It was, in a sense, ironic. Wordle was born from a husband’s desire to make something fun for his partner. And for the better part of a half-hour this week, I managed to use it to cause a great deal of consternation for mine. That it was done inadvertently is of no matter.

Consider this a cautionary tale, then.

Woman holding an iPhone with Wordle.
Shannon Nickinson is still married to her husband despite his Wordle Whoopsie. Phil Nickinson/Digital Trends

On Friday morning, upon completing the day’s puzzle on the third try, I noticed something. There was a redesigned post-game screen, with a new option that apparently had been rolling out for the past week or so. I could now choose to back up my Wordle stats via my New York Times account. “That’s a pretty good idea,” I said to myself in the predawn dark, since keeping that sort of thing in a browser-based cookie isn’t all that robust. It limits you to one device, lest you lose your stats and your streak. It means if you clear your cookies — which is the sort of thing I like to do with my web browsers on a fairly regular basis — you’re starting from scratch again.

So I chose to sync things up and headed off to the gym, relatively pleased that I was this productive on a Friday morning.

After 45 minutes of weights and another 30 on an elliptical machine, I returned home. My wife wasn’t far behind after walking the dog, and she grabbed her phone to get her Wordle fix for the day.

Only, it looked like she’d already done it. There was no new puzzle to solve. Understandably confused, she asked if I’d done it and whether I had the words she saw on the screen. And as soon as that question left her perfect mouth, I felt that feeling husbands get from time to time. When you know you’ve screwed up something innocent, and there’s not a damned thing you can do to fix it.
######
## PROBLEMS TO SOLVE
**1.** Answer these questions about the Wordle story:
(a) On which try was the day's puzzle completed on Friday morning?
(b) How many minutes were spent on the elliptical machine?
(c) What was the wife doing before she got back home?
**2.** Write the next part of the Wordle story, starting right after its final sentence.

[Spatial data with pictures]
######
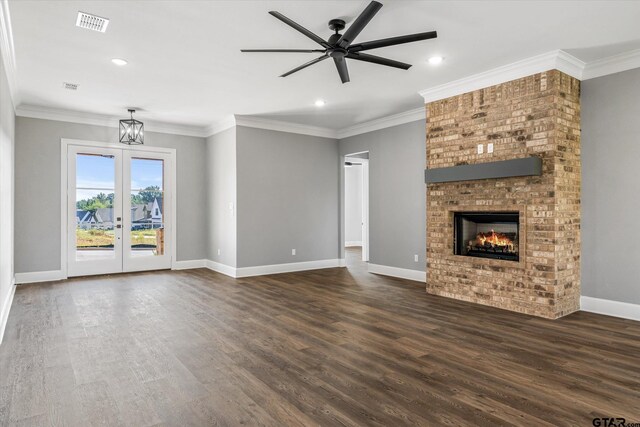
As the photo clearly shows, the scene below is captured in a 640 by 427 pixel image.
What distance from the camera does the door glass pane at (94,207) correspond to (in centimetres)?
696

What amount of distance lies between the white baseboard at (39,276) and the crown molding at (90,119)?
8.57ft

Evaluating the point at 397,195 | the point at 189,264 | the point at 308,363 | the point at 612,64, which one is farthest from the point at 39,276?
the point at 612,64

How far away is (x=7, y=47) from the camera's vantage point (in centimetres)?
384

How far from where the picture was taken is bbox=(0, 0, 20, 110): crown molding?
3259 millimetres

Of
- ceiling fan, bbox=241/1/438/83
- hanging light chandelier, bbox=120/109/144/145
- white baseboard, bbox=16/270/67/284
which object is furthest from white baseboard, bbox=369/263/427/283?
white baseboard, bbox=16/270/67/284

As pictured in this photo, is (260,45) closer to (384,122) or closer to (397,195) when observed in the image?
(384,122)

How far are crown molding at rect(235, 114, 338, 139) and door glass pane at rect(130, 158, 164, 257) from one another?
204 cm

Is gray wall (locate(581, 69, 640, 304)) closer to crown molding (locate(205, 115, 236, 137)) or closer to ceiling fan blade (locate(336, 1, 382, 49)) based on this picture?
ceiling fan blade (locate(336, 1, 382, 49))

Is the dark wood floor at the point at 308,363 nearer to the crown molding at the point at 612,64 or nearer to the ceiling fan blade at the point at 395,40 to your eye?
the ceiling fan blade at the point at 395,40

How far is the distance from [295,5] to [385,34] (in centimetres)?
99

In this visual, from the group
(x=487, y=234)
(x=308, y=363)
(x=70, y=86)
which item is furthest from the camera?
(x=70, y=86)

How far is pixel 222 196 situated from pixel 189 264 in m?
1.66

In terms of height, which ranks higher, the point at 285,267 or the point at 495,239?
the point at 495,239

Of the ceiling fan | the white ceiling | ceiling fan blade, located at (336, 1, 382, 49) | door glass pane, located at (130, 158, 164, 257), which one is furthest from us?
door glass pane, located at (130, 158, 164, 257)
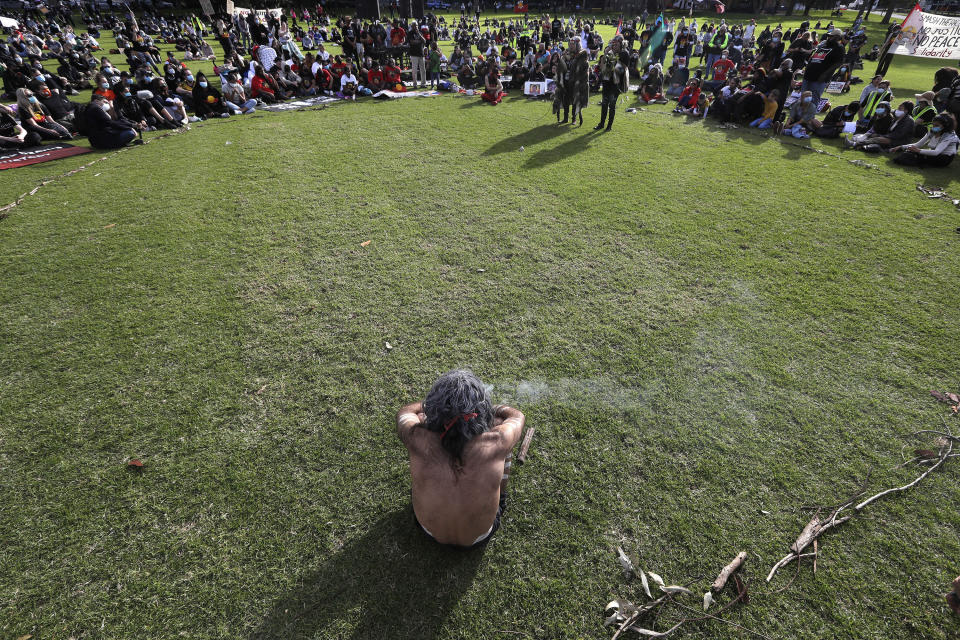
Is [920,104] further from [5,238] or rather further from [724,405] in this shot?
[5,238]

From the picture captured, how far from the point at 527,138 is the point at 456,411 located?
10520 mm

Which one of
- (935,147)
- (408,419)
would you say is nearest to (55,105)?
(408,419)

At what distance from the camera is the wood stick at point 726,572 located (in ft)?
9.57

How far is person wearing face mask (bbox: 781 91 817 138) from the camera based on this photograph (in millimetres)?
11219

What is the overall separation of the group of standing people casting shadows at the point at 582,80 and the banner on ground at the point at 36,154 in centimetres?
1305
######
## ANSWER LIST
**1.**
(a) The third try.
(b) 30 minutes.
(c) Walking the dog.

**2.**
The problem? She was logged in to my New York Times account on her phone. So when she went to do the Wordle, it pulled that newly synced data from my NYT account.

I had done a good thing badly, as they say. The question was how to fix it. That was going to require a couple more cups of coffee, though, a must for any pre-7 a.m. troubleshooting. But it turns out that once you sync your Wordle to your NYT account, there’s no going back. Consider yourself warned.

Wordle on an iPhone.
Phil Nickinson/Digital Trends

Even if there wasn’t a way to make it right for today, that doesn’t mean I had no way to make it better tomorrow. The question was how to detach her phone from my NYT account, thus returning her Wordle to pre-sync status. And then I’d need to figure out how to restore access to the paper of record.

More on Wordle

The first part was easy. Log out of my account in her New York Times app. I also cleared the cookies from her browser, for good measure. (Yes, I knew what that would do, but better to be safe.)

From there, I needed to upgrade my New York Times subscription from “Basic” to “All Access.” The latter comes with a “Bonus Subscription” feature that lets you share it with one other person, along with access to the New York Times Crossword and other games, and the excellent Cooking section. Given that my wife has been a bonus to my life in so many ways, this all made perfect sense.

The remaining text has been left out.